Changes

Ronald S. Bultje · 455dfa8a
--- a/task-list.md
+++ b/task-list.md
@@ -8,23 +8,30 @@ Missing software features:
 - error resilience (drop a frame but don't die);
 - export sequence header and frame header along with picture ([like this](https://code.videolan.org/rbultje/dav1d/commits/refcounted-headers)).

-Performance optimizations:
- it may make sense to copy one row (8px+2x2px edges) of pre-cdef data in `uint16_t` at a time so we don't need to extend buffers or add edge data inside the SIMD. This may make the code both simpler *and* faster. Same is true for looprestoration also. In one far-fetched design, cdef/LR might be able to share the top buffers between the two, thus reducing the amount of `memcpy` between the two;
+SIMD:
 - simd for any function already in a ${anything}DSPContext, for any platform (see #78 for AVX2);
 - move film grain into dspcontext for simd;
 - move dequant from `decode_coeffs()` to itx;
 - order_palette() to dsp for simd;
 - change coef contexting (hi/lo_ctx) to be diagonal-oriented for dsp/simd;
 - change multi-symbol coding `read_symbol()` symbol discovery loop and adaptivity to be simd'ed [Rostislav expressed interest in this];
- project_motion_field in `ref_mvs.c` can be SIMD'ed;
- `backup_lpf()` in `lr_apply_tmpl.c` backs up 4 lines per 64 pixels per plane, and copies bottom to top per superblock (each 128 or 64 pixels). Most of this is unnecessary. Using a flippable index means we don't need the second copy, and using 64-pixel instead of sb (64 or 128) pixel cdef runs (and then running LR, and then optionally the second cdef and second LR) means we only need to copy the pre-cdef top pixels, not the bottom ones, saving 50% copies. CDEF backup already does all of this. Bonus points for merging the CDEF backup and LR backup together so LR backs up nothing at all;
+- project_motion_field in `ref_mvs.c` can maybe be SIMD'ed;
+- a specifically optimized version for `mc.put/prep_scaled()` for super_res, since then `my` is always 0, so there is only horizontal scaling, not vertical.
+
+Multi-threading:
 - postfilter and film-grain threading;
- film-grain GL shader;
- threading can become a generic worker queue (one tile_sbrow symbol parsing/recon, one sbrow postfilter(s)) and then use a generic single threadpool instead of separate tile/frame[/postfilter?] ones;
+- threading can become a generic worker queue (one tile_sbrow symbol parsing/recon, one sbrow postfilter(s)) and then use a generic single threadpool instead of separate tile/frame[/postfilter?] ones.
+
+Removing redundancies:
+- it may make sense to copy one row (8px+2x2px edges) of pre-cdef data in `uint16_t` at a time so we don't need to extend buffers or add edge data inside the SIMD. This may make the code both simpler *and* faster.

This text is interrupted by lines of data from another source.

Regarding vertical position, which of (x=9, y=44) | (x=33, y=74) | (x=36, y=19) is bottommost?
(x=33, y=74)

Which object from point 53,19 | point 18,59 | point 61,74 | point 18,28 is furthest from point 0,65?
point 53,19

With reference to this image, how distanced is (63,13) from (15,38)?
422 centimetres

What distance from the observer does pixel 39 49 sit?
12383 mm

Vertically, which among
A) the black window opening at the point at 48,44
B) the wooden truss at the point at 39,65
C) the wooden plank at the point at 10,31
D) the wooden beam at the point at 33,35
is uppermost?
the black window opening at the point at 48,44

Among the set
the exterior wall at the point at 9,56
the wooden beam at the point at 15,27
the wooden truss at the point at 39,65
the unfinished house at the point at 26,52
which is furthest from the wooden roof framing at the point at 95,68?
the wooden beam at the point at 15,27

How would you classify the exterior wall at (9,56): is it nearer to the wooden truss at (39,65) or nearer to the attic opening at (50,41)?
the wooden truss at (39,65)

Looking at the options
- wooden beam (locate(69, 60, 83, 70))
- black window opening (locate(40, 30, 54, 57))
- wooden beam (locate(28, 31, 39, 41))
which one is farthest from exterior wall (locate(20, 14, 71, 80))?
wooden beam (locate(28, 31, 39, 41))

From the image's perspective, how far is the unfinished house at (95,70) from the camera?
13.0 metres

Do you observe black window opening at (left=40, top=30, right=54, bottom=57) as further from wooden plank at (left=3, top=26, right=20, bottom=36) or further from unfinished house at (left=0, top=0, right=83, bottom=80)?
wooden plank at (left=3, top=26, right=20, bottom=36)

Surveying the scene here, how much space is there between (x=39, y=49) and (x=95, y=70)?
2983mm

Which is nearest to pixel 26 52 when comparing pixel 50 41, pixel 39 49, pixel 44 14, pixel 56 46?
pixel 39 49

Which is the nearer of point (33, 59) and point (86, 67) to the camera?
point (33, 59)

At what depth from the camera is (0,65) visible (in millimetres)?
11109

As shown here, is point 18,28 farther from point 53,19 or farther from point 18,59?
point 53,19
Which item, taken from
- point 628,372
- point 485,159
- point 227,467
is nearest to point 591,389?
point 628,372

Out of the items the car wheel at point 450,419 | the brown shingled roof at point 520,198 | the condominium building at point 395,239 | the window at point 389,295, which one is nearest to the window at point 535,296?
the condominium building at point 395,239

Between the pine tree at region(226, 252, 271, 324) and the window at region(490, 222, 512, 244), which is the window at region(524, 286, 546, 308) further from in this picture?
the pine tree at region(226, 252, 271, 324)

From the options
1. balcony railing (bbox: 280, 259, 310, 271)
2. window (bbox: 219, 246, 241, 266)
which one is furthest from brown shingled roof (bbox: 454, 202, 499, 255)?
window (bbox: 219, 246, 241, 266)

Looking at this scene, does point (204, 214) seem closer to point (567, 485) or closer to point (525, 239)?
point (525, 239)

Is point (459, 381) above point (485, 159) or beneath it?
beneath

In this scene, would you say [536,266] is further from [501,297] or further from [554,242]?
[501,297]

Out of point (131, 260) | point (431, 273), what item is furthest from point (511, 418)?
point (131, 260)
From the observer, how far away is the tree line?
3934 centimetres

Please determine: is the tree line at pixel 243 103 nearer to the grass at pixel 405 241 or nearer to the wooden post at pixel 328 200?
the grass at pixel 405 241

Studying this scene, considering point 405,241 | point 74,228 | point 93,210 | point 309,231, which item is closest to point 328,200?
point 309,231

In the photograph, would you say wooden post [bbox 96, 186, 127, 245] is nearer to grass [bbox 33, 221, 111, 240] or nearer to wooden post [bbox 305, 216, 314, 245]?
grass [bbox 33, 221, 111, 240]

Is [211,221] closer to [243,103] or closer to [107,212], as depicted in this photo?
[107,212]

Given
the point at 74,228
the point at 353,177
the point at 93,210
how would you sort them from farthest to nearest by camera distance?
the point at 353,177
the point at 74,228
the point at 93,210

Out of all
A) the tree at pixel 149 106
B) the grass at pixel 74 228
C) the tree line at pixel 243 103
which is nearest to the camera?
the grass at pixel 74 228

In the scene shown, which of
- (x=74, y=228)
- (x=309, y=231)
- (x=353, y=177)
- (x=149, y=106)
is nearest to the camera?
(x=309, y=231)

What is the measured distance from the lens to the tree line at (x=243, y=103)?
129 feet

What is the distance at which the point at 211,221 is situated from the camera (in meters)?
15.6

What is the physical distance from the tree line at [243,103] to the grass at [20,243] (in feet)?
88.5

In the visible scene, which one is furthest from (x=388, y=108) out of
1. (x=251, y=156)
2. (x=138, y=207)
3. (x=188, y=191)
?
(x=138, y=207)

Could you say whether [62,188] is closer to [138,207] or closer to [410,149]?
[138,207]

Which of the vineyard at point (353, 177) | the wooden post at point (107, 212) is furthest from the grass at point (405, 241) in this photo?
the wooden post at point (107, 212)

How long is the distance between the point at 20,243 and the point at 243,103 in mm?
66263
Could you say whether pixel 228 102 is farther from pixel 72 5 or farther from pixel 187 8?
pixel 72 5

Same is true for looprestoration also;
+- `backup_lpf()` in `lr_apply_tmpl.c` backs up 4 lines per 64 pixels per plane, and copies bottom to top per superblock (each 128 or 64 pixels). Most of this is unnecessary. Using a flippable index means we don't need the second copy, and using 64-pixel instead of sb (64 or 128) pixel cdef runs (and then running LR, and then optionally the second cdef and second LR) means we only need to copy the pre-cdef top pixels, not the bottom ones, saving 50% copies. CDEF backup already does all of this;
+- bonus points for merging the CDEF backup and LR backup together so LR backs up nothing at all;
 - obmc blend masks have one quarter of zeroes at their tail, so would there be gains if we set height to be 0.75 of what it currently is (for mc and/or blend)? Does this impact SIMD design in some unwanted way?
 - for inter, test if prediction at 128x128 should be done at 64x64 subblocks to improve cache efficiency (and also simplify SIMD);
- faster seeking w/ frame-mt. Right now, a flush means pictures being decoded in frame-mt are marked as "discarded" but their decoding continues. It would be better to have a quick abort check in each sbrow or so, and then return early so the post-seek can continue earlier;
- a specifically optimized version for `mc.put/prep_scaled_c()` for super_res, since then `my` is always 0, so there is only horizontal scaling, not vertical.
+
+Other speed optimizations:
+- film-grain GL shader;
+- faster seeking w/ frame-mt. Right now, a flush means pictures being decoded in frame-mt are marked as "discarded" but their decoding continues. It would be better to have a quick abort check in each sbrow or so, and then return early so the post-seek can continue earlier.

 Cleanups:
 - LR/MC intermediate 2d buffers in C dsp can be reduced by doing windowed like in SIMD;